**Work instructions**.
Retype the stretch of the entries from the line containing "Objectively speaking, is" through the end of the entries, word for word, with nothing else.

**Excerpts from a spatial dataset**.
## Begin
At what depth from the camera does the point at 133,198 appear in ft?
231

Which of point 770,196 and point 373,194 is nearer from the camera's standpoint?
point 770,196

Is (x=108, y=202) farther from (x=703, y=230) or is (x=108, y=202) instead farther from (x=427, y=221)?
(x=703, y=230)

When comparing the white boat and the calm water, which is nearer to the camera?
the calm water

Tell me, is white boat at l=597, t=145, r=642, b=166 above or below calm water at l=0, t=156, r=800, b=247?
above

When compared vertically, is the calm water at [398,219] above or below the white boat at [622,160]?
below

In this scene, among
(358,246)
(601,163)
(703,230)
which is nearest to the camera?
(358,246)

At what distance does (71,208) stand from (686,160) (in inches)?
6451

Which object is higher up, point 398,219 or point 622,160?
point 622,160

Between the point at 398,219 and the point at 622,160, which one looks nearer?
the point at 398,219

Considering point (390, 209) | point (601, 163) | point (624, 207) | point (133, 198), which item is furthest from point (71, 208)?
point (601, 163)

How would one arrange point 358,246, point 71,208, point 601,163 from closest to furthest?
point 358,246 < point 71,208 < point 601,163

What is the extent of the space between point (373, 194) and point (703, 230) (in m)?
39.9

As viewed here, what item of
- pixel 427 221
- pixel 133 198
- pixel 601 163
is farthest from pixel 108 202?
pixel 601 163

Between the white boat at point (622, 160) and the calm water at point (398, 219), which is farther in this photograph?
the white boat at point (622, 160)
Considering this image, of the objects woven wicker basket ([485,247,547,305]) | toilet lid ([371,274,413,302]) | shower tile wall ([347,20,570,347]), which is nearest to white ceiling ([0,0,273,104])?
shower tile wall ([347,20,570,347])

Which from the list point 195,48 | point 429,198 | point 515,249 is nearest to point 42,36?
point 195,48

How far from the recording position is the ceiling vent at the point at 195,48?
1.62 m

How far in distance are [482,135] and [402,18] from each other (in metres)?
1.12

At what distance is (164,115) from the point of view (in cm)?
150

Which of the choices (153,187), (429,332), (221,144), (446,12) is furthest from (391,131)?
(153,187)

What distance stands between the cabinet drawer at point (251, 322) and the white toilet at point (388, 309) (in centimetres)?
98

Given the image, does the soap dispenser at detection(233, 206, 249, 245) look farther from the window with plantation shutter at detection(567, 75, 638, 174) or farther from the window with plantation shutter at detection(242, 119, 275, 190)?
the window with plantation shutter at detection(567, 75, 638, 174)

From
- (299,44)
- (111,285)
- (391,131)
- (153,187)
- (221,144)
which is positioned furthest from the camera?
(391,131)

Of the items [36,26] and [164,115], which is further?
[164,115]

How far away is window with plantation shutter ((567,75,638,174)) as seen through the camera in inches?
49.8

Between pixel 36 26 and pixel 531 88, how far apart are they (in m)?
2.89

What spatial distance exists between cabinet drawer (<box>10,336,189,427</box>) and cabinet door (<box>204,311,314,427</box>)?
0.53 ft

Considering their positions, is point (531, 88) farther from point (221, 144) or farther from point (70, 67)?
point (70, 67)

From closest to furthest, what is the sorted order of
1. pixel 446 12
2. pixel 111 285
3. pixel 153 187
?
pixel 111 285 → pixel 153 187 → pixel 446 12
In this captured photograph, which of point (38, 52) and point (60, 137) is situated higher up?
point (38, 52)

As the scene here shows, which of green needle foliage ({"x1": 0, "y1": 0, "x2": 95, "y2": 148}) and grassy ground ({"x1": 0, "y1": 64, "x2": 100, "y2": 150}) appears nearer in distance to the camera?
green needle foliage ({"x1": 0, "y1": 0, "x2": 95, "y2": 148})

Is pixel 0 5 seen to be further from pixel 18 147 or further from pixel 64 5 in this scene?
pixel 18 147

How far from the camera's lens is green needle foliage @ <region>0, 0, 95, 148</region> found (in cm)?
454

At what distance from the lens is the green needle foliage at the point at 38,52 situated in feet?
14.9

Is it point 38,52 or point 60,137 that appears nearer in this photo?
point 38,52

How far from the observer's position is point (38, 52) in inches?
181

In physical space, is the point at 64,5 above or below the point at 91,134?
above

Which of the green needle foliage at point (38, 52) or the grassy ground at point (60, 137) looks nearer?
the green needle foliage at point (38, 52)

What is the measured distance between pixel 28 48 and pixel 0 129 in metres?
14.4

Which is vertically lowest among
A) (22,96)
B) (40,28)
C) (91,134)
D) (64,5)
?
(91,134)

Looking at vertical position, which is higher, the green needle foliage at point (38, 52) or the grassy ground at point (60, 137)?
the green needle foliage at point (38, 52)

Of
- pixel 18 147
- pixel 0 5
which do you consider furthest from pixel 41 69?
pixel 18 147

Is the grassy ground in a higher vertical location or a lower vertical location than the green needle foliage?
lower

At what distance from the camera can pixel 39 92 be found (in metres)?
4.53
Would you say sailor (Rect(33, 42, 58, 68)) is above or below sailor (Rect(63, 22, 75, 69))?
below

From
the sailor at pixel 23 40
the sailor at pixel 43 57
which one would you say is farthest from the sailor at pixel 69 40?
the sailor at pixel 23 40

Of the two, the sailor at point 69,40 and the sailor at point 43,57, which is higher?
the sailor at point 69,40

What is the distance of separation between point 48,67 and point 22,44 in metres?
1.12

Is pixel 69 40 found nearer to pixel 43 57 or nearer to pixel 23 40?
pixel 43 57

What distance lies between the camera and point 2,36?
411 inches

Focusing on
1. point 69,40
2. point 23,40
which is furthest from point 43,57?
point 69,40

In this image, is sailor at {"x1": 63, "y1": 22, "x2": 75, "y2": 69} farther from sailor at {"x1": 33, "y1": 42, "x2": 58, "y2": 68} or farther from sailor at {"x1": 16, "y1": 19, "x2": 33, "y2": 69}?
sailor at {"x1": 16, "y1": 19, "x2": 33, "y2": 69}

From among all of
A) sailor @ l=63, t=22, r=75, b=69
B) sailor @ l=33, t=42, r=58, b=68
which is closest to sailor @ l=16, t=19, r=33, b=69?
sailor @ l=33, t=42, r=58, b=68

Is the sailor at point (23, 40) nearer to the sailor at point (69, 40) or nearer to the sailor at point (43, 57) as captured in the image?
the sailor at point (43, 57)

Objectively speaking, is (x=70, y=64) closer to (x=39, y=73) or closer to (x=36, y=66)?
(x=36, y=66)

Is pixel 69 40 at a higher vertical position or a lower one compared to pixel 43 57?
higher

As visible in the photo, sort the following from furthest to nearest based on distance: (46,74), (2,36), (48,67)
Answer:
## End
**Problem solution**.
Objectively speaking, is (x=70, y=64) closer to (x=39, y=73) or closer to (x=36, y=66)?
(x=36, y=66)

Is pixel 69 40 at a higher vertical position or a lower one compared to pixel 43 57?
higher

As visible in the photo, sort the following from furthest to nearest based on distance: (46,74), (2,36), (48,67)
Answer:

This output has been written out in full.